## [Passage given]
+ + + +

In a statement yesterday, Smith said that censorship doesn’t include enforcing laws against “foreign thieves” who steal content.

The domain name issue was a problem (and also, it opens a can of worms about which nation - or nations - can exercise "control" of the internet "backbone", a fight I suppose the US does not want to start right now) Now it's not.

It also means that the biggest offenders, the sites that *DO* abuse US copyrights, mostly located in China, Russia, etc. are immune.

*DING* Structure issue solved, Obama will sign.

I leave the cybersecurity issues for somebody more technologically astute than I to explain. I don't know much about that aspect of the bill, though I dimly remember reading something about how implementation of SOPA may create security issues.

2   MisdemeanorRebel   @   2012 Jan 14, 5:27pm  

After writing the above, I went and read the WH Blog:

Any effort to combat online piracy must guard against the risk of online censorship of lawful activity and must not inhibit innovation by our dynamic businesses large and small.

The qualifies are different here than the apparent paraphrase in the BW article:

While we believe that online piracy by foreign websites is a serious problem that requires a serious legislative response, we will not support legislation that reduces freedom of expression, increases cybersecurity risk, or undermines the dynamic, innovative global Internet.


http://www.whitehouse.gov/blog/2012/01/14/obama-administration-responds-we-people-petitions-sopa-and-online-piracy

Freedom of Expression in the United States is not unlimited, of course. Is the government giving more tools to assist IP holders in going after "IP rights violators" a reduction of freedom of expression?

My earlier assertion that aggressive IP Enforcement processes are not being considered a form of Censorship is still reasonable, I think. The freedom of expression generally doesn't exclude the idea that you are "violating IP rights", which is not a "Lawful Activity".

This statement I think encapsulates the WH's position:

That is why the Administration calls on all sides to work together to pass sound legislation this year that provides prosecutors and rights holders new legal tools to combat online piracy originating beyond U.S. borders while staying true to the principles outlined above in this response. We should never let criminals hide behind a hollow embrace of legitimate American values.

+ + + +

## [Supplied material]
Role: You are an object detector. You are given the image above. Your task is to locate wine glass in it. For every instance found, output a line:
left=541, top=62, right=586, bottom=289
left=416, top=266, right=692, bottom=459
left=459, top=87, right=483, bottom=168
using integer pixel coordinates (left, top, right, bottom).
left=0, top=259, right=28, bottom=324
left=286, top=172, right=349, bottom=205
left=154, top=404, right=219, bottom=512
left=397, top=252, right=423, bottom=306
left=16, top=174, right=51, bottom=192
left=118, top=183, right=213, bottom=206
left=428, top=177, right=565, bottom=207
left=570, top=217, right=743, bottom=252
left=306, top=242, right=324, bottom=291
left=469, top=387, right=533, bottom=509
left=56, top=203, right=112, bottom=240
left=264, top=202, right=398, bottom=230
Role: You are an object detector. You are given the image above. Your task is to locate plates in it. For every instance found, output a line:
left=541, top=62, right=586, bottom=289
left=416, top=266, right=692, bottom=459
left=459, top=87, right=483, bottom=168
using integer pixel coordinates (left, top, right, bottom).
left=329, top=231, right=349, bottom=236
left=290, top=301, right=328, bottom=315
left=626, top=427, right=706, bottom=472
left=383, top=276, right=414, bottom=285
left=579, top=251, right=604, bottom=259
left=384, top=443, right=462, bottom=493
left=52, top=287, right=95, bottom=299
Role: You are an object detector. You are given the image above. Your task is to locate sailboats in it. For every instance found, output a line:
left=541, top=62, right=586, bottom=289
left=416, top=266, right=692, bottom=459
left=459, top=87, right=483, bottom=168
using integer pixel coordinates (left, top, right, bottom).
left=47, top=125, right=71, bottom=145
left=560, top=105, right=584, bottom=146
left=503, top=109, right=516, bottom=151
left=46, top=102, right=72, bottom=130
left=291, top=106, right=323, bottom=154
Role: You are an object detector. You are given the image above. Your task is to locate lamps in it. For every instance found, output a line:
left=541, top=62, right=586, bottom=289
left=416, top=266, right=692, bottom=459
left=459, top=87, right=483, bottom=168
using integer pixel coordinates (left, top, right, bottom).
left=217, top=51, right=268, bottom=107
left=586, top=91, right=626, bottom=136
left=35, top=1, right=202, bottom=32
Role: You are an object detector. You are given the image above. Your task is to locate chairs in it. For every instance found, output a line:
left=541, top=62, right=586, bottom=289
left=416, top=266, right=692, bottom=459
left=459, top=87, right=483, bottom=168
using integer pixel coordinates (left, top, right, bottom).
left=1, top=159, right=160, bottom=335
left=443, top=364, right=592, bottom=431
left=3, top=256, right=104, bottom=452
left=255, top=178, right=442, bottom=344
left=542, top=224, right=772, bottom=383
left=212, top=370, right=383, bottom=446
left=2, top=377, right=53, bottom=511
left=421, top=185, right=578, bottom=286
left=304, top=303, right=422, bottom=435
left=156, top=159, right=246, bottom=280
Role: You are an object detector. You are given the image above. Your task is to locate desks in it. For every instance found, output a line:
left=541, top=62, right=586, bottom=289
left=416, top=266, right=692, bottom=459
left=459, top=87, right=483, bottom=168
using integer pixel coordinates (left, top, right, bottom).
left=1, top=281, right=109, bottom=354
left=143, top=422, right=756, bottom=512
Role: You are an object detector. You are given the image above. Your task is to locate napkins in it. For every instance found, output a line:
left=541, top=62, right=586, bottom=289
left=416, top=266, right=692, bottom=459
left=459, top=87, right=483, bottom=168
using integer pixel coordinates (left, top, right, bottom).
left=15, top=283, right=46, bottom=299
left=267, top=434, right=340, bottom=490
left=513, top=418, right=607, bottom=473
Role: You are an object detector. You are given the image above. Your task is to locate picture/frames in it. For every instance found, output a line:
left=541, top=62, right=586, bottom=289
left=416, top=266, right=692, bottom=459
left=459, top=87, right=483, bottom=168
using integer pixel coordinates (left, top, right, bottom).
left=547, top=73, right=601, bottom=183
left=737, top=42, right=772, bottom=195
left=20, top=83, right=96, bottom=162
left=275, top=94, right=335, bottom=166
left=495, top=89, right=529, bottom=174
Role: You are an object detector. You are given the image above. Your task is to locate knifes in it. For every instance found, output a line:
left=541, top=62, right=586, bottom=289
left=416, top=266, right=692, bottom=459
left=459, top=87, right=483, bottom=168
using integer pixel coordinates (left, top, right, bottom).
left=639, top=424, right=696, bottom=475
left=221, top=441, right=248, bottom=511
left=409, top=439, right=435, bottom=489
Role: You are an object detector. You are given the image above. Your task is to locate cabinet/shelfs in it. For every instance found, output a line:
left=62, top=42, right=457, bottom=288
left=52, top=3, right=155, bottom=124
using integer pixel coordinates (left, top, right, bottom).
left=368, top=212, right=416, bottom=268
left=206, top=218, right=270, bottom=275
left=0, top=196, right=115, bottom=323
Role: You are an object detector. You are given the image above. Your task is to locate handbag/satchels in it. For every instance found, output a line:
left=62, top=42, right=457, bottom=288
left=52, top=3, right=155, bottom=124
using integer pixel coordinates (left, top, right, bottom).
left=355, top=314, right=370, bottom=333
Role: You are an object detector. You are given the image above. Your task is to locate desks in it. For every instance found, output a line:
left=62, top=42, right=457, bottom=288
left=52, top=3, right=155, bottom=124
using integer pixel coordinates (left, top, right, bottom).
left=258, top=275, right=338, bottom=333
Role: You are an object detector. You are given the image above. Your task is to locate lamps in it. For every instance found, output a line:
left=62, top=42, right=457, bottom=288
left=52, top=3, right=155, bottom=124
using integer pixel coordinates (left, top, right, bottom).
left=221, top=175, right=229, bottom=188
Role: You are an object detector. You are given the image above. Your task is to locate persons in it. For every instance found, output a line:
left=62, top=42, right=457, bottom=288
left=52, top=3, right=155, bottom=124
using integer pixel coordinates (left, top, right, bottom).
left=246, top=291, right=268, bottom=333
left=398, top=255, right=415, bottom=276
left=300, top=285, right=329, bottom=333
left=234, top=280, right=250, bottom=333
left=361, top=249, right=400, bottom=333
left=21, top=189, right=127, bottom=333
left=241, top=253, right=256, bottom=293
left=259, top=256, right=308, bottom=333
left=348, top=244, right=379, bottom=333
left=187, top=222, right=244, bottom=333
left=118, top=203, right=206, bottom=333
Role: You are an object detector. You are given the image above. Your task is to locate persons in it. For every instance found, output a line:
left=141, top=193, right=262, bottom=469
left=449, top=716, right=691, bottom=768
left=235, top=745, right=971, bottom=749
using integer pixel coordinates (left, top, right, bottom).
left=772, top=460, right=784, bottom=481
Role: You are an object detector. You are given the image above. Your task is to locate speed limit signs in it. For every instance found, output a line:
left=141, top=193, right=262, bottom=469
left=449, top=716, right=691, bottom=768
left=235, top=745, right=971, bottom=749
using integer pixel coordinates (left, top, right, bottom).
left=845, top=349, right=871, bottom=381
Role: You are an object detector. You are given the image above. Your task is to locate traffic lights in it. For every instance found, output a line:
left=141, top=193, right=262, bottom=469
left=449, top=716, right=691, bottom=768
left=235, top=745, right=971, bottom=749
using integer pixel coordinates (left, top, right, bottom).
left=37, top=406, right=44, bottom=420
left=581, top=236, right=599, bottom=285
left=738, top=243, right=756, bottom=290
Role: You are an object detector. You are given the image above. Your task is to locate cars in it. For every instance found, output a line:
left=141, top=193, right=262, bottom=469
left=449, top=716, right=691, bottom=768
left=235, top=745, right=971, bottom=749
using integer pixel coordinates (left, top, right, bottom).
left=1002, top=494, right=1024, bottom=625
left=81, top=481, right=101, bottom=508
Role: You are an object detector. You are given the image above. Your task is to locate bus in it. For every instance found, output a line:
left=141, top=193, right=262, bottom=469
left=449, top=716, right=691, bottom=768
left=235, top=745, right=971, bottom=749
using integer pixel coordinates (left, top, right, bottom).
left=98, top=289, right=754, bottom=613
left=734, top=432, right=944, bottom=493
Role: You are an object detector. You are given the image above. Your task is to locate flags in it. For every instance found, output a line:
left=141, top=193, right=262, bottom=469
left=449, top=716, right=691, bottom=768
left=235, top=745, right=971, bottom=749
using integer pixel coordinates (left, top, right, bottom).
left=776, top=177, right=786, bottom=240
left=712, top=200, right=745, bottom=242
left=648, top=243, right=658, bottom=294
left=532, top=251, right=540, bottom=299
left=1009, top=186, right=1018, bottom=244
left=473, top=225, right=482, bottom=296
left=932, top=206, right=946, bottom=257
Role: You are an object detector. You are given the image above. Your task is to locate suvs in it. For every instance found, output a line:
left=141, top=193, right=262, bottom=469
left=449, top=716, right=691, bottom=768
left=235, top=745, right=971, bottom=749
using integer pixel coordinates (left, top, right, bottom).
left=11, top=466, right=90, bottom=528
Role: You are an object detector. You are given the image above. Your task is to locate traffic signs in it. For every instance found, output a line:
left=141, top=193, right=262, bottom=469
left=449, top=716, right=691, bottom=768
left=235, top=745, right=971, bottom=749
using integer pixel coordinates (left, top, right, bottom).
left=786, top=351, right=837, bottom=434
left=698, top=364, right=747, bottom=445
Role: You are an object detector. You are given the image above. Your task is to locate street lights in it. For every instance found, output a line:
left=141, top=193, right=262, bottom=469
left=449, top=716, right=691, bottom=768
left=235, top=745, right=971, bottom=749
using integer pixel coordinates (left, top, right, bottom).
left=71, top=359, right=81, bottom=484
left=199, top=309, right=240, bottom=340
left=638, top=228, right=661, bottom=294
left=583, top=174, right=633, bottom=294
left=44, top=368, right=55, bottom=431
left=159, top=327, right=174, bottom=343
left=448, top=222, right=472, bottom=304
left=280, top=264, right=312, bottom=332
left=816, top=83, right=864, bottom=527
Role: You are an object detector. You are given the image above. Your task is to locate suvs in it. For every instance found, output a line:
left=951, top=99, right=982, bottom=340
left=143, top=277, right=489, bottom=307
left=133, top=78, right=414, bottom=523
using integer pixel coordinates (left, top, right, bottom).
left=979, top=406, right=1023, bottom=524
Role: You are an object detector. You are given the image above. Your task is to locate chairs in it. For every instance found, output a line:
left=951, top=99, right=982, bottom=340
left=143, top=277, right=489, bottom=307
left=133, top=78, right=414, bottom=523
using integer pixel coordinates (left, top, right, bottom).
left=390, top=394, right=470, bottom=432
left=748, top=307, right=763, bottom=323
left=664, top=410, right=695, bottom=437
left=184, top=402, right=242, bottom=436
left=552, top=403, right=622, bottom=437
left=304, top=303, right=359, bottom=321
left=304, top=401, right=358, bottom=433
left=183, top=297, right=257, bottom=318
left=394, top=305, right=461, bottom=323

+ + + +

## [Requirements]
1. In the SOPA post, where does the writer say the sites that abuse US copyrights are mostly located?
2. Reproduce the stretch of the SOPA post from "After writing the" through "innovative global Internet.".
3. Extend the SOPA post beyond its final sentence.

## [Answers for the tasks]
1. In China, Russia, etc.

2.
After writing the above, I went and read the WH Blog:

Any effort to combat online piracy must guard against the risk of online censorship of lawful activity and must not inhibit innovation by our dynamic businesses large and small.

The qualifies are different here than the apparent paraphrase in the BW article:

While we believe that online piracy by foreign websites is a serious problem that requires a serious legislative response, we will not support legislation that reduces freedom of expression, increases cybersecurity risk, or undermines the dynamic, innovative global Internet.

3.
Here's what's going to happen. Obama needs to please two industries that are at loggerheads over SOPA: Internet Companies like Google and Facebook on one hand, and the Entertainment Industry on the other. Both big sources of money for his 2012 Campaign as well as the Democratic Party.

The best case scenario for him is that the bill is pushed back past the Elections, and he will use all his charm to convince the voters, the Internet Companies, and the Entertainment Industry he's going to only sign a bill that has the best of what they all respectively (don't) want if he is relected.

It's also the worst case scenario for the public, since a second term Obama won't have to pander to the Techie Voters and Liberal Base and can sign an Entertainment Industry friendly bill without any consequences for himself.

Failing that, he's going to push to water down the provisions that penalize or require onerous compliance for Online Advertisers, Search Engines, etc. At the same time, he's going to let the current SOPA process more or less continue as it is when it comes to websites, to satisfy the members of the MPAA and RIAA --- and DLC Piper.

3   msilenus   @   2012 Jan 15, 3:52am  

Oh please. You have to see that someone else could just as easily invert your formatting to get:

That is why the Administration calls on all sides to work together to pass sound legislation this year that provides prosecutors and rights holders new legal tools to combat online piracy originating beyond U.S. borders while staying true to the principles outlined above in this response. We should never let criminals hide behind a hollow embrace of legitimate American values.

Yours is, of course, the typical liberal reaction to victory: scrambling desperately to find defeat in it. From my second link:

Clinton did enjoy one major triumph in his first year, when he passed a budget bill that raised the top tax rate, expanded the earned-income tax credit, created a new national-service program for graduates, and reformed other parts of the budget. This was the progressive apogee of the Clinton administration. Liberals at the time viewed it as a sad half-measure. The focus was on deficit reduction, not public investment, and each iteration of the legislation that worked its way through the congressional machinery emerged less inspiring than the last. “The Senate’s machinations on President Clinton’s budget plan have left many Democratic House members feeling angry and betrayed,” noted a New York Times editorial.

...

Harry Truman has become the patron saint of dispirited Democrats, the fighting populist whose example is invariably cited in glum contrast to whatever bumbling congenital compromiser happens to hold office at any given time. In fact, liberals spent the entire Truman presidency in a state of near-constant despair. ... Liberal columnist Max Lerner decried Truman’s mania for “cooperation” and his eagerness “to blink [past] the real social cleavage and struggles,” attributing this pathological eagerness to avoid conflict to his “middle-class mentality.” (Some contemporary critics have reached the same psychoanalysis of Obama, substituting his bi-racial background as the cause.) The New Republic’s Richard Strout lamented how “little evidence he has shown of being able to lift up and inspire the masses.” The historian Richard Pells has written that in the eyes of liberals at the time, “the president remained an incorrigible mediocrity.”

...

For almost all of the past 60 years, liberals have been in a near-constant emotional state of despair, punctuated only by brief moments of euphoria and occasional rage. When they’re not in charge, things are so bleak they threaten to move to Canada; it’s almost more excruciating when they do win elections, and their presidents fail in essentially the same ways: He is too accommodating, too timid, too unwilling or unable to inspire the populace. (Except for Johnson, who was a bloodthirsty warmonger.)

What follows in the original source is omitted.